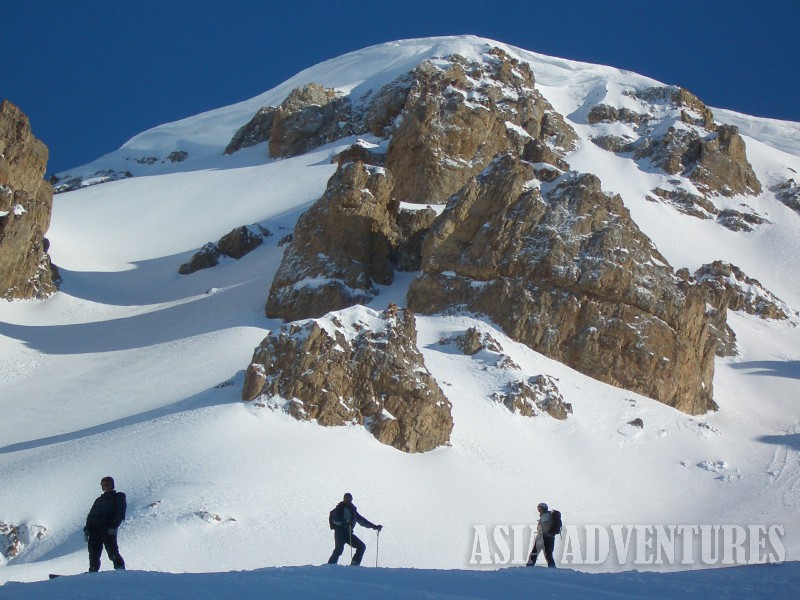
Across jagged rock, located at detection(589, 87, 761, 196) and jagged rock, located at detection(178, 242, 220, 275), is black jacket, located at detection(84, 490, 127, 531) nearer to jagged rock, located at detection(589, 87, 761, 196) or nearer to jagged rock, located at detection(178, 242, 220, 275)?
jagged rock, located at detection(178, 242, 220, 275)

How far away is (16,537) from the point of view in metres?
21.9

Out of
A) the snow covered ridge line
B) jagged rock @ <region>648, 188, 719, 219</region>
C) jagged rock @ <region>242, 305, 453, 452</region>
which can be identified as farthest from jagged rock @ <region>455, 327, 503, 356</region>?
jagged rock @ <region>648, 188, 719, 219</region>

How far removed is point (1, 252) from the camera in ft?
147

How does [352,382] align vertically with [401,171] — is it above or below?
below

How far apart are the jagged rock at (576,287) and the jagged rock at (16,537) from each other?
69.7ft

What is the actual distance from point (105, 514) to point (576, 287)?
97.8 feet

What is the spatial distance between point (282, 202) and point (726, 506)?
4356 centimetres

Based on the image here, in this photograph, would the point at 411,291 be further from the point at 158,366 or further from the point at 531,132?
the point at 531,132

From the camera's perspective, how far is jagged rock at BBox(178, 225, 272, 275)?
175 ft

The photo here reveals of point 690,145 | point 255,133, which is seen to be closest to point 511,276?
point 690,145

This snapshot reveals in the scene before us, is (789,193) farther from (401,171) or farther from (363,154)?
(401,171)

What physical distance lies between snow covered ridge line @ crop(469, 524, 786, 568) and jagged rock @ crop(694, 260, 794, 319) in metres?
28.3

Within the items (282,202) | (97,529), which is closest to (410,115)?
(282,202)

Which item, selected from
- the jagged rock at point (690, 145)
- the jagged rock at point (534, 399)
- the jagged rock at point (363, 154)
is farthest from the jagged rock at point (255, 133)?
the jagged rock at point (534, 399)
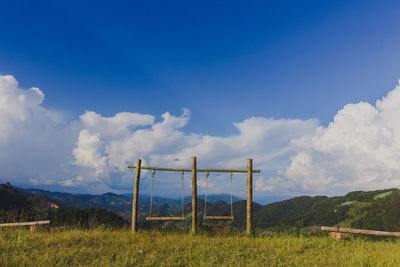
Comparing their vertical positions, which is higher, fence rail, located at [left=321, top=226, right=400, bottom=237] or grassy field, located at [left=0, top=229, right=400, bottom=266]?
fence rail, located at [left=321, top=226, right=400, bottom=237]

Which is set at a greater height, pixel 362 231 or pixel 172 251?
pixel 362 231

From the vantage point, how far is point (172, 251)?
25.2 feet

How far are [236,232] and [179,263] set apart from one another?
523cm

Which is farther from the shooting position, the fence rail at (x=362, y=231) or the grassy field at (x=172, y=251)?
the fence rail at (x=362, y=231)

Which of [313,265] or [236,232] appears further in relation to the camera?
[236,232]

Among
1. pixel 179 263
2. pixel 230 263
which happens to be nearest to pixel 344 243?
pixel 230 263

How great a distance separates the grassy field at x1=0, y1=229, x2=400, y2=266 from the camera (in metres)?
6.60

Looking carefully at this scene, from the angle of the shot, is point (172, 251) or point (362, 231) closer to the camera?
point (172, 251)

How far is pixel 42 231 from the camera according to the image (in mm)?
10289

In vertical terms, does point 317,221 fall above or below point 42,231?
below

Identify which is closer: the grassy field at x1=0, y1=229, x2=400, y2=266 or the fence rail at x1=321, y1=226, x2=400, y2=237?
the grassy field at x1=0, y1=229, x2=400, y2=266

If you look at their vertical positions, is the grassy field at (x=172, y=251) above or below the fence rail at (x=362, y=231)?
below

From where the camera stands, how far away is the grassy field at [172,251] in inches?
260

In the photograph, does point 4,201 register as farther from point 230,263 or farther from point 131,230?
point 230,263
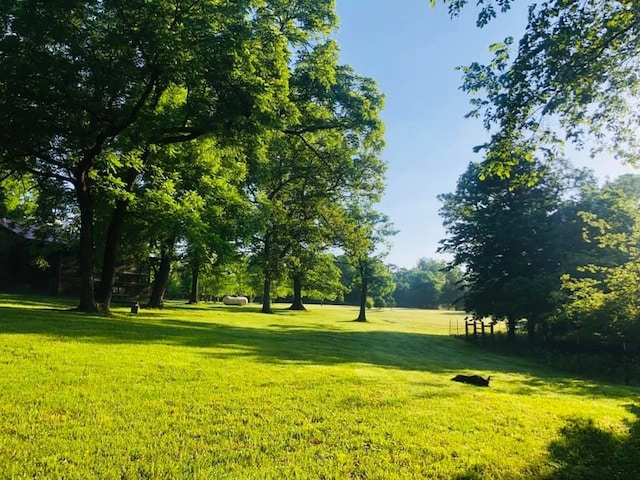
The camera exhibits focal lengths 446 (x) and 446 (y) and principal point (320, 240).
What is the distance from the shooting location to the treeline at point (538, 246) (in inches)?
997

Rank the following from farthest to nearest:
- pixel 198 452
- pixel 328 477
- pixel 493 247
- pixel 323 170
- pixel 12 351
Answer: pixel 323 170 → pixel 493 247 → pixel 12 351 → pixel 198 452 → pixel 328 477

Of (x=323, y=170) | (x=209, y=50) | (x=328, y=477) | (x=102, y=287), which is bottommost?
(x=328, y=477)

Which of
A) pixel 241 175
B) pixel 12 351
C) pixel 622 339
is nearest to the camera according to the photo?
pixel 12 351

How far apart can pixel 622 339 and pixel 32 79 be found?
87.6ft

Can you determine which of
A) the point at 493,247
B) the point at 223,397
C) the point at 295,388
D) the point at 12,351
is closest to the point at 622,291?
the point at 493,247

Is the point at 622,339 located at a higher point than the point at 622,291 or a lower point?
lower

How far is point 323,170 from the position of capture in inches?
1396

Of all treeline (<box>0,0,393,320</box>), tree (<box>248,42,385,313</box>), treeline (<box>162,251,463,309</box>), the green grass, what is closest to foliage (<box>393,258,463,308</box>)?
treeline (<box>162,251,463,309</box>)

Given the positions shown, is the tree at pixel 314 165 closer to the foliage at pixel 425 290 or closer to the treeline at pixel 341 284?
the treeline at pixel 341 284

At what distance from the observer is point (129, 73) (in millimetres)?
15797

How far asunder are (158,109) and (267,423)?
1489 cm

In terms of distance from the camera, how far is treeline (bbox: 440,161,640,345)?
83.0 feet

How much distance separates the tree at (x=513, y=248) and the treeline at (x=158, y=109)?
11241mm

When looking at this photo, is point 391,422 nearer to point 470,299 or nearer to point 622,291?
point 622,291
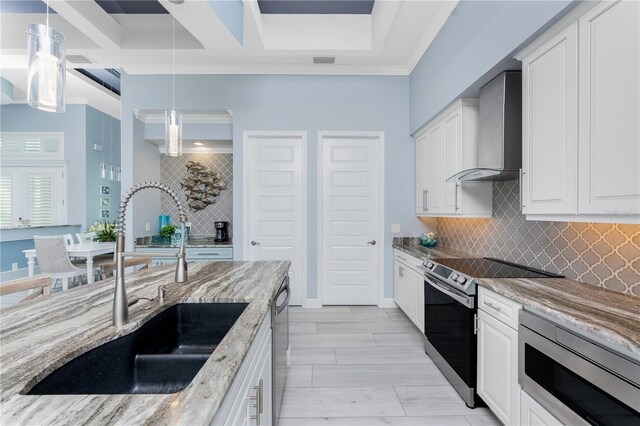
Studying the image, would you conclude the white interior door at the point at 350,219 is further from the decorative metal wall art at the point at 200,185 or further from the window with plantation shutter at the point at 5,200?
the window with plantation shutter at the point at 5,200

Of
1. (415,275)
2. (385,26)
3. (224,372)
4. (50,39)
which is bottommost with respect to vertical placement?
(415,275)

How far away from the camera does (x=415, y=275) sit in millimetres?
3160

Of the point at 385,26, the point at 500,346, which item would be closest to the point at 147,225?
the point at 385,26

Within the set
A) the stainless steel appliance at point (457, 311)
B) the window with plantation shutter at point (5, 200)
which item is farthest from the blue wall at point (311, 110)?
the window with plantation shutter at point (5, 200)

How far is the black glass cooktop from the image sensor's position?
206 cm

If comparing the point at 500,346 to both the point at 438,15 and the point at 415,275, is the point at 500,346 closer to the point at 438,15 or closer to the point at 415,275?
the point at 415,275

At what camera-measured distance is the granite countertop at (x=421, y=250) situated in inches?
119

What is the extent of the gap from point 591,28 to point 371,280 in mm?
3301

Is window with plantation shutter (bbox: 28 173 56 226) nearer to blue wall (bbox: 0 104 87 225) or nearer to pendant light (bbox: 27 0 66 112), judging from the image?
blue wall (bbox: 0 104 87 225)

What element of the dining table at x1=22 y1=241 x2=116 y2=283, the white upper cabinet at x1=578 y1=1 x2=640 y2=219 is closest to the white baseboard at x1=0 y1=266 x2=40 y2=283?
the dining table at x1=22 y1=241 x2=116 y2=283

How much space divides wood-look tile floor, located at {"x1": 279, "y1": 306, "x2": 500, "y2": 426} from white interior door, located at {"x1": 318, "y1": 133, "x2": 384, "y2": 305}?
2.01 ft

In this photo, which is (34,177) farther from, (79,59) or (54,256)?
(79,59)

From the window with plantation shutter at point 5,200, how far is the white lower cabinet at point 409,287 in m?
7.98

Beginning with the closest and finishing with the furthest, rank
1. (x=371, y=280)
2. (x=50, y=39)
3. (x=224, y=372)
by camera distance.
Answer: (x=224, y=372)
(x=50, y=39)
(x=371, y=280)
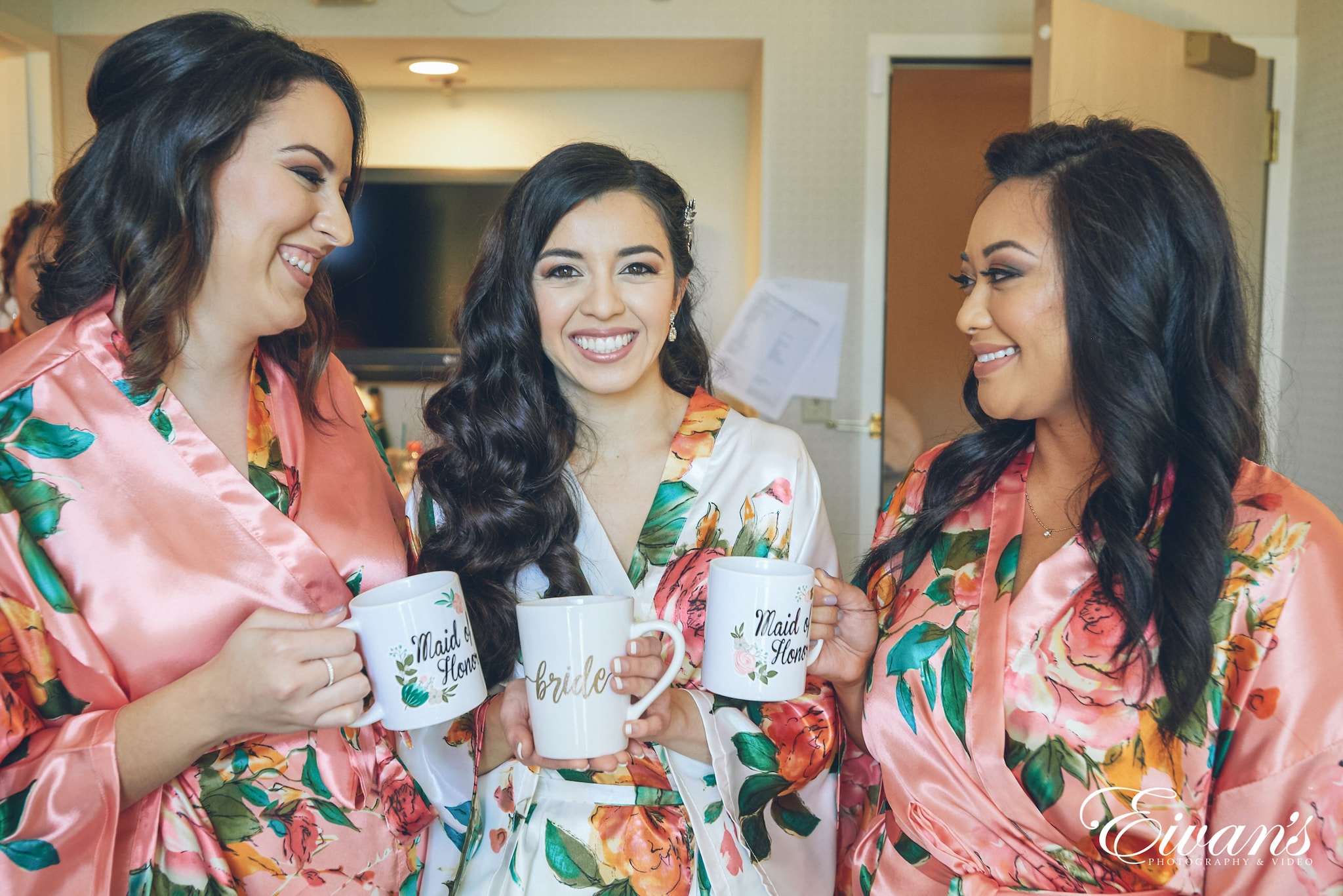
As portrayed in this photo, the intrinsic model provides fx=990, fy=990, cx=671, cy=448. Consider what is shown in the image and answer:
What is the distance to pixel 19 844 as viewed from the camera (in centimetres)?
87

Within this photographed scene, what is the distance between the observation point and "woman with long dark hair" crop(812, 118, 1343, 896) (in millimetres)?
952

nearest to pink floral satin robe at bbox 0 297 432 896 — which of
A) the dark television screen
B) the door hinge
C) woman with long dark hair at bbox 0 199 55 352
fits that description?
woman with long dark hair at bbox 0 199 55 352

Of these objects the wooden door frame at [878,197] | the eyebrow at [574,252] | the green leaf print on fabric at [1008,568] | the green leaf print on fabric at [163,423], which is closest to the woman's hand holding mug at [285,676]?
the green leaf print on fabric at [163,423]

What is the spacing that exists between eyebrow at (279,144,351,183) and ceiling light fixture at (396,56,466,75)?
94.8 inches

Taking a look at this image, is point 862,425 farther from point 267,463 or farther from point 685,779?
point 267,463

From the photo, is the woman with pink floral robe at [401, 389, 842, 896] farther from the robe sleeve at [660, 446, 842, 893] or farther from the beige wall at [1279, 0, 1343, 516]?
the beige wall at [1279, 0, 1343, 516]

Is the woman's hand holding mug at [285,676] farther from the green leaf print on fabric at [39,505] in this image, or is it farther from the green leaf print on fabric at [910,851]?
the green leaf print on fabric at [910,851]

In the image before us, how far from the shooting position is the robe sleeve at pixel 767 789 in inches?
44.9

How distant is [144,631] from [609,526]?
57cm

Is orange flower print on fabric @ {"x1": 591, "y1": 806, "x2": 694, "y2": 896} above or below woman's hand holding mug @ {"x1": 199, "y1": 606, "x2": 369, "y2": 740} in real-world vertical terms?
below

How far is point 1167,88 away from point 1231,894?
232cm

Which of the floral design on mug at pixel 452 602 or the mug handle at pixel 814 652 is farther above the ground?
the floral design on mug at pixel 452 602

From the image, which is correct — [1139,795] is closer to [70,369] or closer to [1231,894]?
[1231,894]

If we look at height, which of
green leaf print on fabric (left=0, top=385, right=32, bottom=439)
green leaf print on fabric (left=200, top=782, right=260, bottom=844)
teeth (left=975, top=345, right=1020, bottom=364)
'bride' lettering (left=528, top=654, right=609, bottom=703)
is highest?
teeth (left=975, top=345, right=1020, bottom=364)
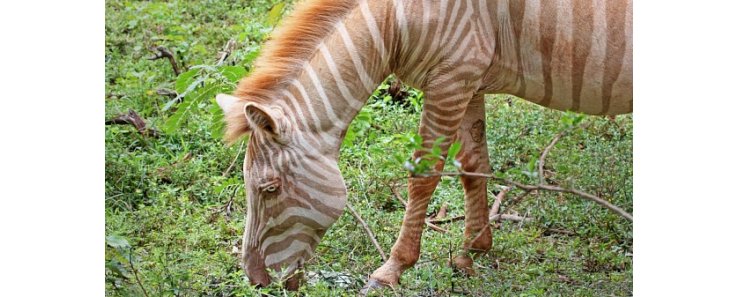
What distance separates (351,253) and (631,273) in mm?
1175

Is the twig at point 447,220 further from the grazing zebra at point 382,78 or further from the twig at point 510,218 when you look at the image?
the grazing zebra at point 382,78

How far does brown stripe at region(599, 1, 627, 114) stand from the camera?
424 cm

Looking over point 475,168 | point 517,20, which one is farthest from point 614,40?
point 475,168

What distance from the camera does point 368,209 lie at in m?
4.74

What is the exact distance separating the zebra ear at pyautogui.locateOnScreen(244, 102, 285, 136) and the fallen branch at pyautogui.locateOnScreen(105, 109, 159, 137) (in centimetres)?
136

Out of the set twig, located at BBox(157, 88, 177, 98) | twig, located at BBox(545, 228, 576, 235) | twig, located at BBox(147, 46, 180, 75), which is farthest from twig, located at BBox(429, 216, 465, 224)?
twig, located at BBox(147, 46, 180, 75)

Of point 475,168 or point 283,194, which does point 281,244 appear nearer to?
point 283,194

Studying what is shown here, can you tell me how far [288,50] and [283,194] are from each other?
0.54 m

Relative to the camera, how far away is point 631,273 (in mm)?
4082

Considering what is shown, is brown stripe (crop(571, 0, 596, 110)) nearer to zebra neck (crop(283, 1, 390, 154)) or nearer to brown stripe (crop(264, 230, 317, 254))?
zebra neck (crop(283, 1, 390, 154))

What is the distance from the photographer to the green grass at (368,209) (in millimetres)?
4184

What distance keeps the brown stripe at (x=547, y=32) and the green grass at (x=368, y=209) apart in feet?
1.03
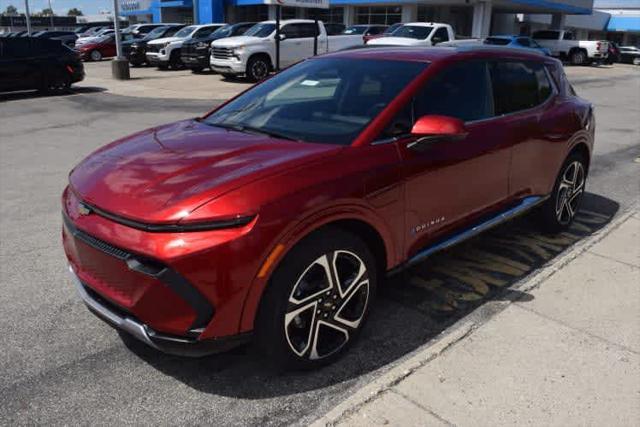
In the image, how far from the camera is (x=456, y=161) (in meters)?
3.69

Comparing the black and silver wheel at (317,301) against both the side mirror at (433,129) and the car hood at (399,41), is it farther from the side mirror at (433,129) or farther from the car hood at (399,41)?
the car hood at (399,41)

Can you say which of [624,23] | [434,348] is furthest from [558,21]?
[434,348]

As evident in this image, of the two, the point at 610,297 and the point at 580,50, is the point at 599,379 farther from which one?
the point at 580,50

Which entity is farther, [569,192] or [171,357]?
[569,192]

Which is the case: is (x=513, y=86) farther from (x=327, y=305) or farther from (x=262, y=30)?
(x=262, y=30)

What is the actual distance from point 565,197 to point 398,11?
127 feet

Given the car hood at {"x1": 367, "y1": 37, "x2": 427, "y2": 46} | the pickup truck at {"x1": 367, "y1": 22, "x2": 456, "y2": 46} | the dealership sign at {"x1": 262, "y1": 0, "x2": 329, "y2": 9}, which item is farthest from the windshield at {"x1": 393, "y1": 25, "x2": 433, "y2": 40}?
the dealership sign at {"x1": 262, "y1": 0, "x2": 329, "y2": 9}

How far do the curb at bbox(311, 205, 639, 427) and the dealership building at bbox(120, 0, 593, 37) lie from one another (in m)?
35.8

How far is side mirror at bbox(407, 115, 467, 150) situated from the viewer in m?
3.25

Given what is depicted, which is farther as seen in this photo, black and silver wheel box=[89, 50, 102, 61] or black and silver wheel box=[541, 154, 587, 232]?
black and silver wheel box=[89, 50, 102, 61]

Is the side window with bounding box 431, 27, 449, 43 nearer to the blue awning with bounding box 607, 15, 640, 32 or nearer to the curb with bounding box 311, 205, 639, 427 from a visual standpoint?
the curb with bounding box 311, 205, 639, 427

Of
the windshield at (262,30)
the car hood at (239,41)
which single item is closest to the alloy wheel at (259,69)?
the car hood at (239,41)

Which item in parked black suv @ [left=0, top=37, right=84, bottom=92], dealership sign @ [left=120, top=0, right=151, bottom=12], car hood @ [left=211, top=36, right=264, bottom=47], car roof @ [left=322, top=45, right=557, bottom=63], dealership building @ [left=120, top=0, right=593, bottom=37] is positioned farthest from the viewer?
dealership sign @ [left=120, top=0, right=151, bottom=12]

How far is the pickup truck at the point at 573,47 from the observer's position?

> [TASK GOAL]
What needs duplicating is the run of lines from the one containing "As evident in" through the last line of the entries above, exact and complete.

> [FINISHED ANSWER]
As evident in this image, of the two, the point at 610,297 and the point at 580,50, is the point at 599,379 farther from which one?
the point at 580,50

Which entity is farther, [569,192] or [171,357]?
[569,192]

Which is the case: is (x=513, y=86) farther from (x=327, y=305) or farther from (x=262, y=30)?
(x=262, y=30)

What is the actual distance from point 565,197 to point 398,11?
127 feet

Given the car hood at {"x1": 367, "y1": 37, "x2": 427, "y2": 46} | the pickup truck at {"x1": 367, "y1": 22, "x2": 456, "y2": 46} | the dealership sign at {"x1": 262, "y1": 0, "x2": 329, "y2": 9}, which item is farthest from the windshield at {"x1": 393, "y1": 25, "x2": 433, "y2": 40}?
the dealership sign at {"x1": 262, "y1": 0, "x2": 329, "y2": 9}

How far do the curb at bbox(311, 205, 639, 427) and the dealership building at bbox(120, 0, 593, 37) lie from one another (in m)?
35.8

How far is side mirror at bbox(407, 115, 467, 150) situated from the viewer in m?
3.25

Given what is depicted, which is farther as seen in this photo, black and silver wheel box=[89, 50, 102, 61] or black and silver wheel box=[541, 154, 587, 232]?
black and silver wheel box=[89, 50, 102, 61]

Is the side window with bounding box 431, 27, 449, 43 nearer to the blue awning with bounding box 607, 15, 640, 32 or nearer to the curb with bounding box 311, 205, 639, 427 from a visual standpoint?
the curb with bounding box 311, 205, 639, 427

Of
the windshield at (262,30)
the car hood at (239,41)
which single item is closest to the alloy wheel at (259,69)?
the car hood at (239,41)

Which item in parked black suv @ [left=0, top=37, right=84, bottom=92], dealership sign @ [left=120, top=0, right=151, bottom=12], car hood @ [left=211, top=36, right=264, bottom=47], car roof @ [left=322, top=45, right=557, bottom=63], dealership building @ [left=120, top=0, right=593, bottom=37] is positioned farthest from the viewer?
dealership sign @ [left=120, top=0, right=151, bottom=12]

How far is the pickup truck at the point at 573,47 from the observer's position?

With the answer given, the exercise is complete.